Here’s an example of CatalogIt’s online HUB virtual exhibit as used by the Chattanooga Historical Society.

This is something that can be a bit of work, but the payoff can be immense. Depending upon your collection and the size of it, curating a virtual exhibit of it can be a fantastic way to share the knowledge you’ve accumulated while gathering your collection. It can also help connect you with other collectors and researchers knowledgeable in your area of interest. To a certain extent, any time you share a post on Facebook or Instagram about an item in your collection, you are creating a virtual exhibit of a single item. However, there is software available to make collections more accessible. Whether you are using a simple WordPress site or using collection management software like CatalogIt or PastPerfect, sharing your collection with others can lead to new information, and possibly new acquisitions.

4. Sharing with Museums

This can be a bit of a sticking point with some collectors as they tend to gather things into their collections, shout “MINE!”, and then proceed to make sure that nothing in their collection ever sees the light of day. As a researcher, I have encountered this, and as a researcher, I tend to make available things that I have because I know what it’s like when you’re writing a book on something and you can’t get that last bit of information because someone has it squirreled away somewhere.

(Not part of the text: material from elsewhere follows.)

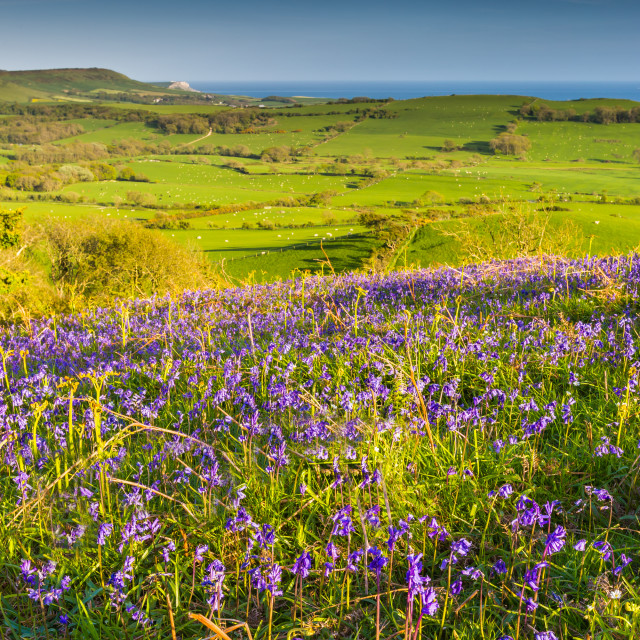 """BlueBell View"" stock image"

To give you an example, I have been involved with the Fort Caspar Museum in Casper, Wyoming for over a decade and the museum has been around since the 1930s. The city of Casper is named after the fort, which was named after young Lt. Caspar W. Collins of the 11th Ohio Volunteer Cavalry killed in battle here on July 26, 1865. We do not have a single adult photograph of Caspar Collins. We have one photograph of him as a toddler, and that’s it. Now, he spent much of his service with his father, Col. William O. Collins, and I think it is safe to assume that he likely had his photograph taken at some point in his service, and likely one with his father. I also think it is reasonable to assume that that photograph is sitting somewhere in someone’s collection or collecting dust in an attic. That collector may have no idea we’re looking for that photograph, and likewise, he has no idea that he’s sitting on some unidentified 11th Ohio Volunteer Cavalry trooper photograph that we could likely identify. Unless that information makes it online somewhere, we are unlikely to ever cross paths so we will continue to hope and wait that a Caspar Collins photo pops up on the internet, and that collector will continue to own that photo without realizing who it is.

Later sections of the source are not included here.